C'est une grande maison dans la prairie, une maison couleur lavande aux volets violets, sertie de vérandas, de tourelles et de grandes cheminées, adossée à la colline de High Point Farm, dans l'état de New York. Ceux qui vivent là ont perdu la clé de cette grande ferme un peu brinquebalante, anarchique, d'une propreté douteuse, envahie par les herbes et les immenses arbres qui la cachent en été, entourée de terrains broussailleux et vallonnés, où vit la famille Mulvaney, c'est-à-dire six personnes : le chanceux et énergique père Michael, la pétulante et fantasque mère Corinne, les trois fils Mike le sportif, Patrick l'intellectuel et Judd le benjamin un peu invisible, et la solaire fille Marianne. Mais aussi des chevaux, des chiens, des chats, des chèvres, un canari…il fait bon vivre dans cette famille où chacun trouve sa place dans cette atmosphère de fête, entre rituels, codes familiaux uniques plein d'humour et d'originalité et vieilles légendes familiales racontées à table, surnoms surprenants donnés à chacun, joyeux bruits et chants dès potron-minet, tâches assignées et respect de la singularité de chacun.

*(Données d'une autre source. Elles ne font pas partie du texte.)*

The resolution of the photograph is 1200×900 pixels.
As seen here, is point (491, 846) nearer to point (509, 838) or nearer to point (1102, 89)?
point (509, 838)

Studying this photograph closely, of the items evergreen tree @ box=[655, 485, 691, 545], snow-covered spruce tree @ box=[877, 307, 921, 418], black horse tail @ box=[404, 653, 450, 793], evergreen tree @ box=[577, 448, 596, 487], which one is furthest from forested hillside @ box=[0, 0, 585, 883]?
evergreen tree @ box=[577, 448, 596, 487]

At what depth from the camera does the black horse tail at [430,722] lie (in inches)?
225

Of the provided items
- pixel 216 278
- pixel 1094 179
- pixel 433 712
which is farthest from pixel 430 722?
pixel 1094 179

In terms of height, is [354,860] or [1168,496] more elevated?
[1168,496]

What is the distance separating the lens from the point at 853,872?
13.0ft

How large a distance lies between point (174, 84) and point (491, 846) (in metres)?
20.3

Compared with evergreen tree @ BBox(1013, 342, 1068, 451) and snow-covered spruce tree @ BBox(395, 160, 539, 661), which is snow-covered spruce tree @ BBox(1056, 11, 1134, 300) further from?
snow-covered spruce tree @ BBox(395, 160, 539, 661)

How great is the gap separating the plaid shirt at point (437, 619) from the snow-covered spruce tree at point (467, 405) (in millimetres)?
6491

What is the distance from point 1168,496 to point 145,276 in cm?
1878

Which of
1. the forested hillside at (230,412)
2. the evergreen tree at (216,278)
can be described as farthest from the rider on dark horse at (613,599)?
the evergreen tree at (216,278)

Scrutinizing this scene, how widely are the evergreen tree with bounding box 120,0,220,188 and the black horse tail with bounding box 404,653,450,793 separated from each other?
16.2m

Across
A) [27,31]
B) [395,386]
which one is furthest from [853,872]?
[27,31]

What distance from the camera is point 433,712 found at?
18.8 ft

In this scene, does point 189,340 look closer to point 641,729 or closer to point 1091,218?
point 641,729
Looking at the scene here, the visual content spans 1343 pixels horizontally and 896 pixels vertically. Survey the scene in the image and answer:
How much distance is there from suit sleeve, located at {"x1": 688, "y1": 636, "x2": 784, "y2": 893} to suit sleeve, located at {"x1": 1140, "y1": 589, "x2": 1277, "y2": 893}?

« Les Mulvaney étaient une famille qui trouvait précieux tout ce qui lui arrivait, où l'on conservait la mémoire de tout ce qui était précieux et où tout le monde avait une histoire ».

Joyce Carol Oates nous présente la famille parfaite, ce genre de famille qui fait des envieux, s'exposant sur toutes les photos de la maison avec des sourires à en faire craquer la peau des joues. Ces photos tellement démonstratives qu'elles finissent par mettre mal à l'aise, comme si elles cachaient certaines lézardes, certaines failles, tapies, prêtes à surgir et à faire leur oeuvre de destruction au moindre accroc. Comme si étaler ainsi le bonheur permettait de se prouver quelque chose et de cacher d'importantes faiblesses. Comme si ce trop-plein de lumière sur la photo ricochait sur nous, éblouissante et fiévreuse, permettant de ne pas examiner de trop près telle mâchoire crispée, tel regard étrange, tel poing aux jointures blanches de devoir serrer fort…Soleil brillant aveuglant, comme dans un miroir fracassé…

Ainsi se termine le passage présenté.